Por su parte, Raúl Ruiz nos mostró recurrentemente los acantilados de Chile, incluso en su último film, La noche de enfrente, y llevó al mismísimo Marcel Proust a la orilla del mar en su adaptación de Le Temps retrouvé. Theo Angelopoulos, como no podía ser de otra manera, se valía del motivo en Mia aioniotita kai mia mera (La eternidad y un día). Lo mismo que Terrence Malick en sus tres últimos largometrajes: The Tree of Life, To the Wonder y Knight of Cups. En el momento crucial de Mystic River, de Clint Eastwood, Sean Penn anunciaba a Tim Robbins, en una pedregosa orilla de Boston: “Aquí es donde enterramos nuestros pecados y lavamos nuestras conciencias”. El protagonista de Two Lovers, de James Gray, encontraba en las frías aguas nocturnas de una playa neoyorquina la revelación de su destino sentimental. No es por casualidad que la discusión entre los protagonistas de Before Midnight, de Richard Linklater, acabe en una terraza al borde de un muelle en las costas de Grecia. L’Inconnu du lac, de Alain Guiraudie, que menciona Bergala en su texto, transcurre casi íntegramente en una orilla. Y Les Plages d’Agnès, de Varda, no necesita mayor comentario al respecto.
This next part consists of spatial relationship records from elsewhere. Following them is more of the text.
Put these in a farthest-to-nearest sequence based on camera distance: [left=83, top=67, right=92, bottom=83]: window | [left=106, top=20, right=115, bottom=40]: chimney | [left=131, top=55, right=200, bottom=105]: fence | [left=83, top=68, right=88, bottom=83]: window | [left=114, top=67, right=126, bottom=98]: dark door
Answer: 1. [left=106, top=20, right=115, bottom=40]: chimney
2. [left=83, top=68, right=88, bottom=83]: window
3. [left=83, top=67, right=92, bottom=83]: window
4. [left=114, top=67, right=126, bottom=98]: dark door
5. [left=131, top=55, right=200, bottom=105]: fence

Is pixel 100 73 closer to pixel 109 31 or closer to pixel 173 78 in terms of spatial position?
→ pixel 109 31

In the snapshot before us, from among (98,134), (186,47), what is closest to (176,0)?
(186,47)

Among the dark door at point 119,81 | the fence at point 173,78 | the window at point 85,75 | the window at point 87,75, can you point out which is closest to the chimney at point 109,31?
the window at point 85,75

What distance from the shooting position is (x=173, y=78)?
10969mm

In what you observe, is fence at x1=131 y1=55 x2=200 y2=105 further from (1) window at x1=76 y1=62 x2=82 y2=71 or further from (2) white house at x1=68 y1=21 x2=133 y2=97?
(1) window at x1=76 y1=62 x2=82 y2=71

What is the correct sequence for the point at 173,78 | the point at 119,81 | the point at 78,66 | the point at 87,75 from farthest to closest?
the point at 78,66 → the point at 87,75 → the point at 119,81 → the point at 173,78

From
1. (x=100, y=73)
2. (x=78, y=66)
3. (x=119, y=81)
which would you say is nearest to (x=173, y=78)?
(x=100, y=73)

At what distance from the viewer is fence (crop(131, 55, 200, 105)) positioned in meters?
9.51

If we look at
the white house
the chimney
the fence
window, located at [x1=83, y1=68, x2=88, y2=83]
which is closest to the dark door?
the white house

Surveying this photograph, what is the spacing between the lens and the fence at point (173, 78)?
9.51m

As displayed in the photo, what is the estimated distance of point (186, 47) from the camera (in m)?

Por último, quisiera destacar que un cineasta que, con toda legitimidad, puede considerarse uno de los padres del cine de nuestro tiempo, hizo de la orilla el motivo central de una de sus películas más significativas. Cuatro de los cinco planos que componen Five, de Abbas Kiarostami, nos muestran precisamente la orilla del mar desde diferentes perspectivas. Y, en el quinto, vemos el reflejo de la luna y luego descubrimos el milagro del amanecer, el advenimiento de la luz del cine, sobre la imagen cargada de eternidad de las aguas inquietas que nos dan los buenos días.